The canteen always felt grimy. The stone walls were not inviting. The food smelt awful. It wasn’t a nice place to be. The fact that we were always the only ones left in there didn’t help the uninviting feeling. All the day shifts were at work, and all the night shifts were in bed already. We were the latest change over for some unknown reason. We picked up our food and strolled over to one of the smaller tables, the one we had designated our own. Tea Leaf, after much begging and pleading, had carved a symbol and message onto the table with her magic. The symbol, a moon blazoned with fire, and the message “There is A Light That Never Goes Out”. It was rather apt, we all thought. I mean the cleaners wanted to rip our heads off, but we convinced them to leave it and not just magic the statement away. As we slapped down the trays, a thought popped into my head. What if it went out? It had been a thought that had occasionally bounded off the inside of my brain from time to time, but I had never thought about it in detail. I choose to continue this trend, instead turning to the food in front of me. It was just a few apples and a poorly constructed omelet. Another thing I hated about this job, the food was awful. But, we soldiered on, and we all tucked in, well, three of us did. The Peagusi and I chomped down on the meal in front of us. Tea Leaf was, as usual, precisely organizing herself before she began to eat, whereas Shining Shield wasn’t doing anything. She was just watching the three of us chomp down our breakfast. She said nothing. We said nothing. We all just sat there, eating or watching.

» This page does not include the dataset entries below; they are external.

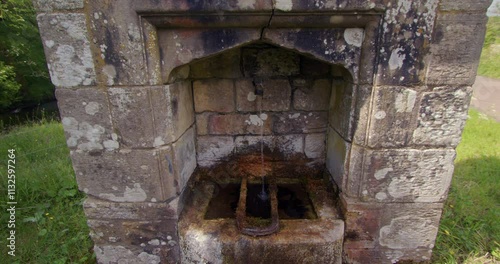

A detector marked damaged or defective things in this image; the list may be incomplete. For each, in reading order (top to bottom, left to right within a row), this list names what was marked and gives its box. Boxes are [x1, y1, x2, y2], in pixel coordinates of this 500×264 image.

rust-stained stone [36, 13, 95, 87]
rust-stained stone [426, 12, 488, 85]
rust-stained stone [55, 87, 115, 152]
rust-stained stone [193, 78, 236, 112]
rust-stained stone [207, 112, 272, 135]
rust-stained stone [235, 78, 292, 111]
rust-stained stone [274, 111, 328, 134]
rust-stained stone [292, 79, 332, 111]
rust-stained stone [368, 86, 422, 148]
rust-stained stone [412, 86, 474, 146]
rust-stained stone [71, 148, 177, 202]
rust-stained stone [358, 148, 456, 202]
rust-stained stone [342, 197, 444, 262]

I finally looked up, after flicking the final piece of soggy omelet into my mouth to look at Shinning Shield. She looked tired, more so then usual. She normally could conceal it behind the grizzled looks, but it showed today. Maybe tonight was a rough shift for her. But that didn’t make sense, it wasn’t anymore rough as any other shift we’ve had together. I thought no more of it, as a wave of tiredness suddenly smacked me across the head. My vision went woozy, and my head suddenly gained around 30 pounds of mass. I needed sleep. I stood up, and carried by tray over to the sinks, not planning on washing it. I was followed by Shining Shield, who had yet to say a word in the canteen. We walked out, side by side, neither saying a word, walking to the dormitories. They were split into rooms of five; we all slept in the same room. I kicked back onto my bed, spreading my hooves towards the ceiling before allowing them to fall back down, before curling up into the same position as every other day, and finally allowing slumber to take me.

This process would repeat itself time after time, day after day, week after week, month after month. It was the losing days I waited for, as much as the winning ones. Any form of change was welcome to me back then, good or bad. They came and went; change was a transitive thing after all. It was on that one in particular, however, as the one day I didn’t take some form of pleasure from change. It was on that same wander, that same amble between breakfast and bed we had made thousands of times in silence that she spoke to me. She said a few words, but these words would hit me, and hit me hard.

“I’m being promoted. They’re moving me up to guarding The Elements of Harmony”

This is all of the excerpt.